About the Student Abstract Award

Instituted in 2010, this award provides $500 for the best abstract submitted by a student for a paper or poster presentation at the next Annual Meeting, and $300 for the submitters of the abstracts rated second and third. Every student who submits an abstract for the Annual Meeting is automatically considered for this award; no nominations are required. All abstracts submitted for the annual meeting are rated, blindly, by external reviewers and the LSA Program Committee.
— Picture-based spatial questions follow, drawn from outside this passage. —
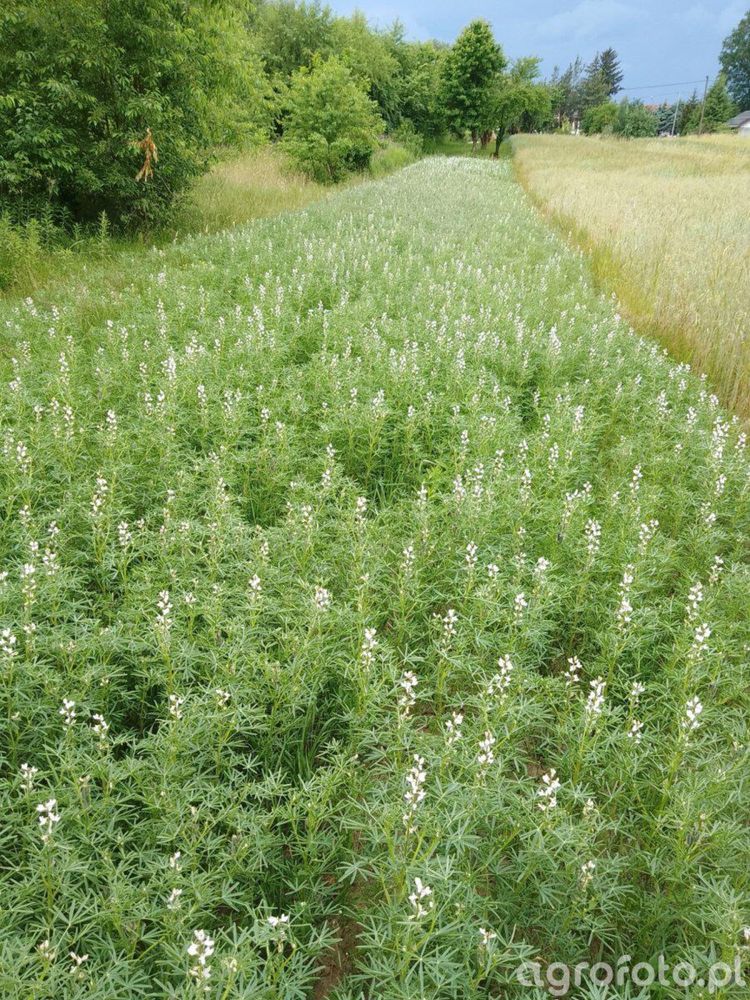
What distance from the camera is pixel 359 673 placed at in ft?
9.25

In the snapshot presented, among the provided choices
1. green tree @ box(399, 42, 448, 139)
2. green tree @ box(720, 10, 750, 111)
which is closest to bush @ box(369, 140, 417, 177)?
green tree @ box(399, 42, 448, 139)

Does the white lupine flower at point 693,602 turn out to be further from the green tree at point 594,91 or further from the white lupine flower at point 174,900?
the green tree at point 594,91

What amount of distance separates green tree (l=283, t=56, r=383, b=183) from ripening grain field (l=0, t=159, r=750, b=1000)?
77.2 feet

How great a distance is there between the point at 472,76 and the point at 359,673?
7111cm

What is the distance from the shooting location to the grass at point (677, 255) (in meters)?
7.45

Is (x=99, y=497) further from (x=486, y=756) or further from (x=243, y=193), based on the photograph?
(x=243, y=193)

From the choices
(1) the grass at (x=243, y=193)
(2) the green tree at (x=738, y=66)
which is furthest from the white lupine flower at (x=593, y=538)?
(2) the green tree at (x=738, y=66)

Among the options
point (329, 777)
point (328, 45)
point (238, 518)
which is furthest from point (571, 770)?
point (328, 45)

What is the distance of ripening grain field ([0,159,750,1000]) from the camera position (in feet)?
6.72

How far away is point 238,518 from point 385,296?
222 inches

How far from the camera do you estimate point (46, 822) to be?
6.61 ft

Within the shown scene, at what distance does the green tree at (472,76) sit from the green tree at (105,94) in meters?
54.5

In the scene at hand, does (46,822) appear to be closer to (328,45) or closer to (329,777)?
(329,777)

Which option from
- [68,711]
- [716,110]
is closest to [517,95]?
[716,110]
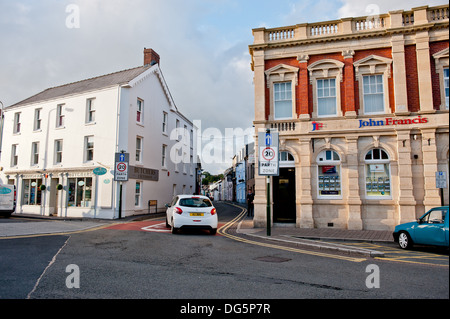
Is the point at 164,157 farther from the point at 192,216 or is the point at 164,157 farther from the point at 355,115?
the point at 355,115

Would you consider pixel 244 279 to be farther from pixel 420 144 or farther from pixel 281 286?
pixel 420 144

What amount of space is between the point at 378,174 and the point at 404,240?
6323 millimetres

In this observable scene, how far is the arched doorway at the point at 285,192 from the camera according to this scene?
16.7 meters

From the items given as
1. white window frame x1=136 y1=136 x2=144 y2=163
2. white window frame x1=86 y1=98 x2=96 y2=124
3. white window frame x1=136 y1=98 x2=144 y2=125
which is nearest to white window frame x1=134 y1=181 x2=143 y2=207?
white window frame x1=136 y1=136 x2=144 y2=163

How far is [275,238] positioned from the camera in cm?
1214

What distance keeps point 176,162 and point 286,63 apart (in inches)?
682

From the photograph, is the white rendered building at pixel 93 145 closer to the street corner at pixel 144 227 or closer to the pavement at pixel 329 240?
the street corner at pixel 144 227

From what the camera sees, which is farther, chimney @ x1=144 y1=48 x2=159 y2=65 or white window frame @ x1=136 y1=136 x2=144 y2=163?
chimney @ x1=144 y1=48 x2=159 y2=65

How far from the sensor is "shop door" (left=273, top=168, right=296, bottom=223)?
16.7m

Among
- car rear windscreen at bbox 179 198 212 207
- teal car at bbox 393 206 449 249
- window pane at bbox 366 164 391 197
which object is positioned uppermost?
window pane at bbox 366 164 391 197

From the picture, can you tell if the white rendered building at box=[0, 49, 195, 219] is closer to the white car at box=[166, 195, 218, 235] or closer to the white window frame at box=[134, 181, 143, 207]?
the white window frame at box=[134, 181, 143, 207]

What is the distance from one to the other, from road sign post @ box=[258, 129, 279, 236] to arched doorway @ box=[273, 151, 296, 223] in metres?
3.88

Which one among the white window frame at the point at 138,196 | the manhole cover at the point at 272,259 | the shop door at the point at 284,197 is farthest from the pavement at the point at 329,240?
the white window frame at the point at 138,196

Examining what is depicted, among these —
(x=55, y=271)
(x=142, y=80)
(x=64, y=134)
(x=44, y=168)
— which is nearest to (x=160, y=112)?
(x=142, y=80)
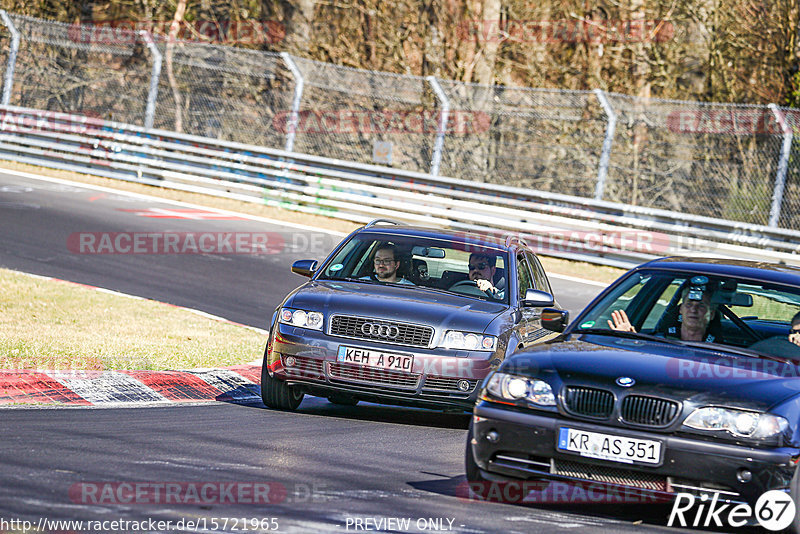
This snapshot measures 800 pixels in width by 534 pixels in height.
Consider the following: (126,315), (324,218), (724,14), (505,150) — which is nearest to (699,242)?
(505,150)

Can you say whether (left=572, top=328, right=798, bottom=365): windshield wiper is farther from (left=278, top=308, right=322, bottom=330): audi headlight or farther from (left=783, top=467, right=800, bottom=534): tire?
(left=278, top=308, right=322, bottom=330): audi headlight

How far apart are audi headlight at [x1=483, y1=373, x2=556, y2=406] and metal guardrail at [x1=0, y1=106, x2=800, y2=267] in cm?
1404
Once abstracts have been accepted, the LSA Staff (who have access to information about abstract submitters) will determine which student abstracts were most highly rated. In case of a tie, the Awards Committee members will read the abstracts and select the winner and the two runners-up. The awardees will be publicly announced as soon as they have been selected, and will be recognized in the Handbook for the Annual Meeting.

Frequency: Annually

Eligibility: every student who submits an abstract for the Annual Meeting is automatically considered for this award; no nominations are required.